VOTRE TÂCHE:
Répondez brièvement à ces questions sur l'extrait fourni :
(a) Quel lieu est retenu pour la halte avant l'auberge ?
(b) Combien de temps dure cette halte ?
(c) Quelle phrase Gerd prononce-t-il en anglais ?

EXTRAIT FOURNI:

****************************************

Invariablement, sur ce chemin devenu sente, je commençai à chauffer et, à cette heure-ci, je m’interrogeai sur la fin d’étape. Alors, sur la route, je consulte assez fréquemment ma position GPS pour trouver un endroit où reprendre quelques forces. La fatigue commence là à se faire sentir. Le lieu vient finalement s’imposer à moi : il s’agit des ruines du Couvent de San Antón. L’endroit est parfait pour une halte, pour reprendre quelques forces avant d’arriver à l’auberge car jusque-là, rares ont été les endroits propices pour une pause. Je reste là une petite demi-heure car les conditions sont bonnes pour se déchausser, se désaltérer et casser la croûte. Je profite pour visiter un peu cet endroit iconique, où l’arche principale passe sur la petite route menant à Castrojeriz.
Au vu de l’affluence des pèlerins passant par-là, je me prépare pour repartir en direction du village d’arrivée. Gerd et Daniela arrivent et nous nous saluons une dernière fois chaleureusement. Gerd mobilise tout son anglais pour me dire « you’re a good man » et ému et touché par cette remarque qui vient du fond du cœur, je lui retourne le compliment en le pensant sincèrement. Il n’y a parfois pas besoin de connaître profondément les gens pour ressentir leur âme. Avec les deux allemands, une connexion s’était effectuée il y a longtemps, mais je savais que je ne les reverrai plus. Pour ne rien cacher, je les apercevrai encore deux fois sur le chemin après ce moment-là, mais je ne les retrouverai pas, pour conserver intact ce joli moment vécu là, sur le Camino.

****************************************

MATÉRIEL FOURNI:
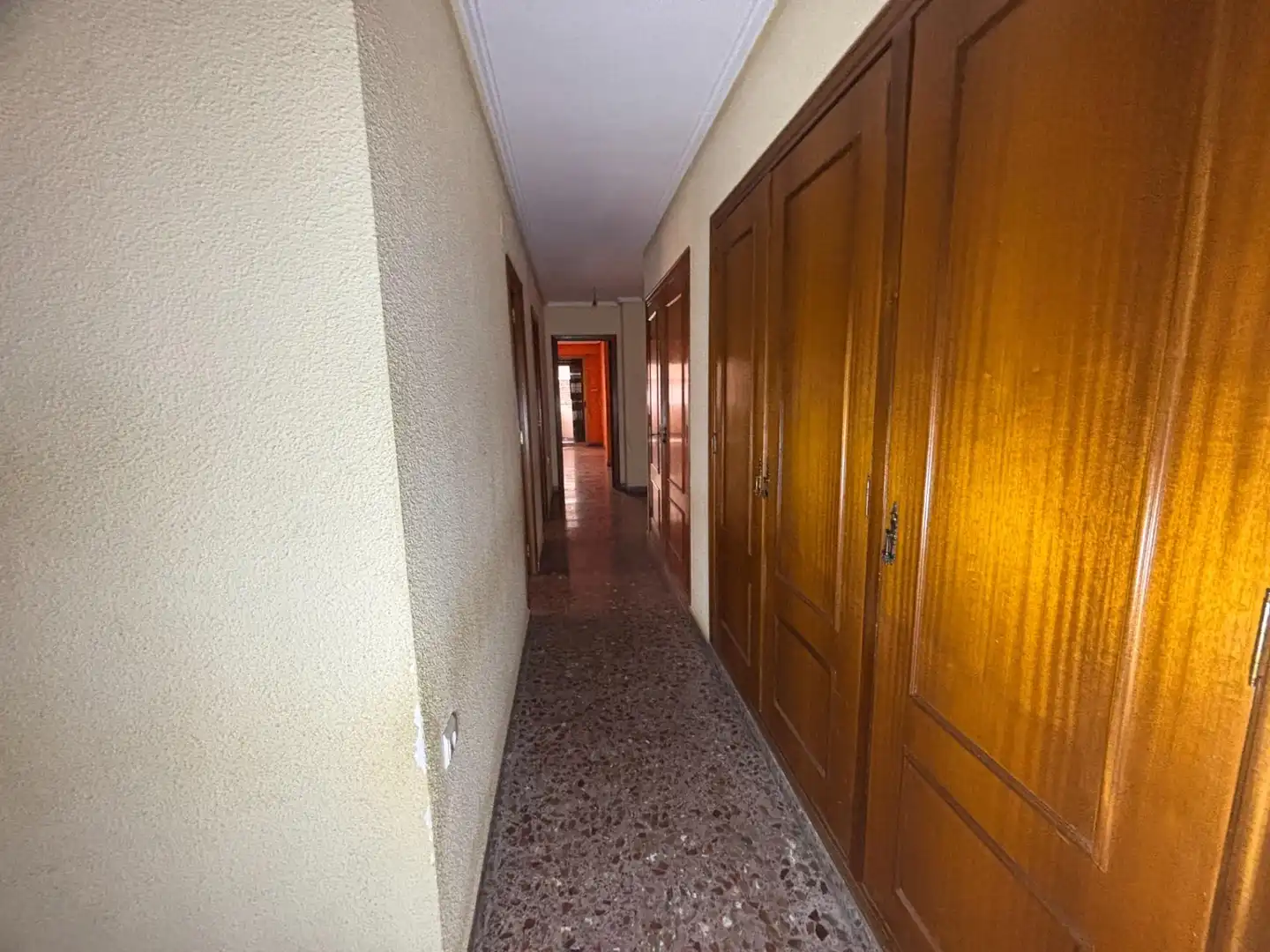 Wohnung zum Verkauf in Valencia mit Terrasse und Balkon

****************************************

ZONE DE RÉPONSE:
(a) Les ruines du Couvent de San Antón.
(b) Une petite demi-heure.
(c) « you’re a good man »